- Clockwise from the left Ramban, Golem and Judith; artist Geof Isherwood.

Publication information
- Publisher: DC Comics
- First appearance: Suicide Squad #45 (September 1990)
- Created by: John Ostrander (writer) Kim Yale (writer) Geof Isherwood (artist)

In-story information
- Base(s): Israel
- Member(s): Dybbuk Golem Judith Ramban

= Hayoth =

DC Comics superhero team

The Hayoth are a fictional team of superpowered Israeli commandos published by DC Comics. They first appeared in Suicide Squad #45 (September 1990), and were created by John Ostrander, Kim Yale and Geof Isherwood. Hayoth's team name is a reference to four holy beasts from the Zohar.

==Publication history==
===Kobra===
Hayoth are a team of four super powered covert operatives who act as a special division of the Mossad. Their first contact with the West comes when Amanda Waller is contracted to capture Kobra. Waller is informed of Hayoth's existence by an Egyptian operative named Nazair. Nazair claims that even though Kobra is in Israel, he is a threat to Egypt's interests as well.
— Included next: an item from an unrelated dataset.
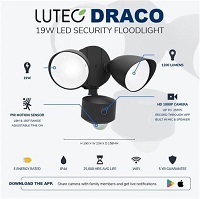 Add a review for: 19W LED Floodlight WIFI Security Light Camera FHD PIR Sensor 1200 Lumens 1080P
Waller and the Suicide Squad covertly sneak into Jerusalem, seeking to capture or kill Kobra. However, the Squad's arrival is detected by Hayoth, and their Mossad liaison Colonel Hacohen takes Waller and Vixen into custody to show them that Hayoth has already captured Kobra. Waller figures out that Kobra allowed Hayoth to capture him, but is unsure of why. Judith critically wounds Vixen and is nearly killed by Bronze Tiger.

Meanwhile, the Atom discovers Kobra's true plan to corrupt Dybbuk, Hayoth's AI team member. Kobra "corrupts" Dybbuk through a series of philosophical conversations about the nature of good and evil. He then attempts to use Dybbuk to start World War III. The day is saved by Ramban, who has a lengthy conversation with Dybbuk about the nature of good and evil, choice, and morality.

===Ray Palmer===
Their next encounter occurs when Hayoth mistakenly believe they will be allowed to take Qurac's former president, Hurrambi Marlo, into custody. This misunderstanding causes Hayoth to become embroiled in a four-way conflict with Justice League members Superman, Batman, and Aquaman.

After a series of skirmishes, Superman ends the fight with a shockwave caused by clapping both his hands together. The League members confront Atom and learn of Micro Force and their murder of Adam Cray, who had been impersonating Atom as a member of the Suicide Squad.

===Dybbuk and Ifrit===
In order to gain Hayoth's freedom after acting illegally in the United States, Dybbuk agrees to help deprogram Ifrit, an artificial intelligence based on Mindboggler. Dybbuk succeeds, and Mindboggler recalls her original identity of Leah Wasserman. She and Dybbuk, now calling himself Lenny, are engaged to be married.

===Doomsday Clock===
In "Doomsday Clock", Hayoth is stated to have been assembled as Israel's superhero team. The group is led by Seraph and consists of Dybbuk, Golem, Judith, Ramban, and Pteradon.

==Membership==
- Dybbuk - An artificial intelligence who functions as the team's strategist and provides electronic countermeasures. It is based on the same magnetic bottle technology used to create Djinn and Ifrit. The character is named after the dybbuk, a malicious possessing spirit in Jewish folklore.
- Golem - Moyshe Nakhman possesses a clay-like body that he can shift between various solid and liquid forms. The character is named after the golem, an animated being created entirely from inanimate matter in Jewish folklore.
- Colonel Hacohen - The division's commanding officer and Mossad liaison.
- Judith - An expert in fencing and shuriken-jutsu, trained in the martial arts and infiltration, calls herself the "Sword of Zion". Her main weapon appears to be a Mughal Talwar.
- Ramban - A magician who is the first leader of Hayoth. He is named for Kabbalist, philosopher, and physician Nachmanides (also known as Ramban).
- Seraph - The leader of the Hayoth during the timeframe of Doomsday Clock.
- Pteradon - He is a former military anti-terrorist unit leader who, following a transformation, becomes a living, humanoid pterodactyl. The character is a hybrid, often depicted with superior combat skills and aerial agility. He has been a villain, but is now functioning as a hero in the timeframe of Doomsday Clock.